The Brotherhood is Egypt’s most powerful opposition group, and seeks an Islamic state through democratic means. It is one of the largest and oldest Islamist groups in the world, and has eschewed violence for decades.

In a statement, the group said police detained Guidance Council member Abdel Moniem Aboul Fotouh, who is also the secretary-general of the Cairo-based Union of Arab Doctors.

Also held were Gamal Abdel Salam, who heads the Union’s emergency relief committee, Fathi Lasheen, a retired judge, and Abdel Rahman al-Gamal, described by the group as an educator.

Egypt’s interior ministry could not be reached for comment.

Abdel Salam was detained in December for close to two months after the government accused him and two others of “forming a jihad group” linked to Palestinian Islamist movement Hamas, charges the group dismissed as motivated by tensions between the Egyptian government and Hamas.

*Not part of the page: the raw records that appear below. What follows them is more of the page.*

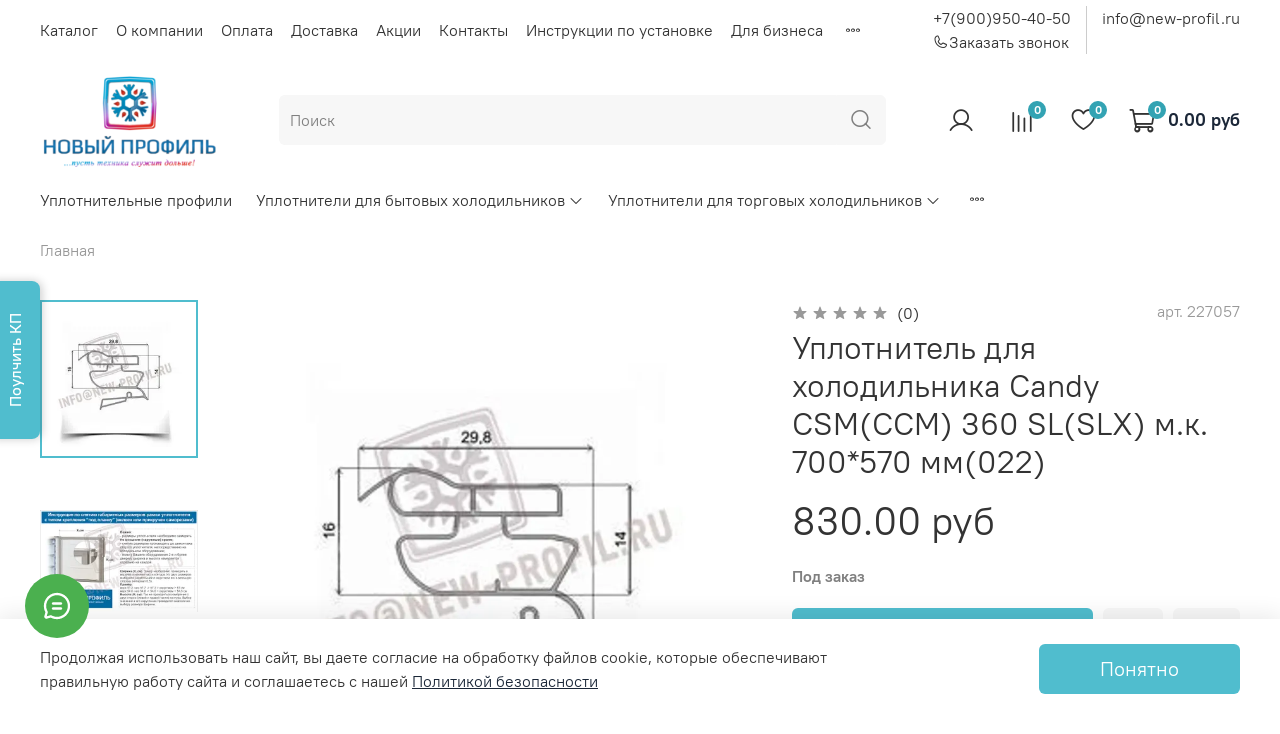

--- FILE ---
content_type: text/javascript
request_url: https://static.insales-cdn.com/assets/1/3727/6631055/1764606483/theme.js
body_size: 304
content:
document.addEventListener('DOMContentLoaded', ()=> {
  if ( document.getElementById('create_order' )) {
    btnOrder =  document.getElementById('create_order'),
      theForm = btnOrder.closest('form'); 

    let policy = document.createElement('div');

A lawyer for the Brotherhood said prosecutors had not yet charged the men, but said he believed the detentions were connected to an ongoing crackdown motivated by what the government says is an attempt by the group to revive its international wing — charges the Brotherhood denies.

Also on Sunday, a Cairo court ordered the release of 13 senior members of the group in a related case in which state prosecutors accused the men of laundering money gained through terrorism.

One of the men charged in that case was Osama Nasr el-Din, a member of the Guidance Council.

Brotherhood lawyer Abdel Moneim Abdel Maqsoud dismissed the allegations against them.

“The proof is that the court ordered the (13 Brotherhood members’) release today at the first hearing,” he said. The men have not yet been released.

The group won roughly a fifth of seats in the lower house of parliament in 2005, but authorities have since obstructed its efforts to further its electoral gains in more recent votes for municipal councils or parliament’s upper house.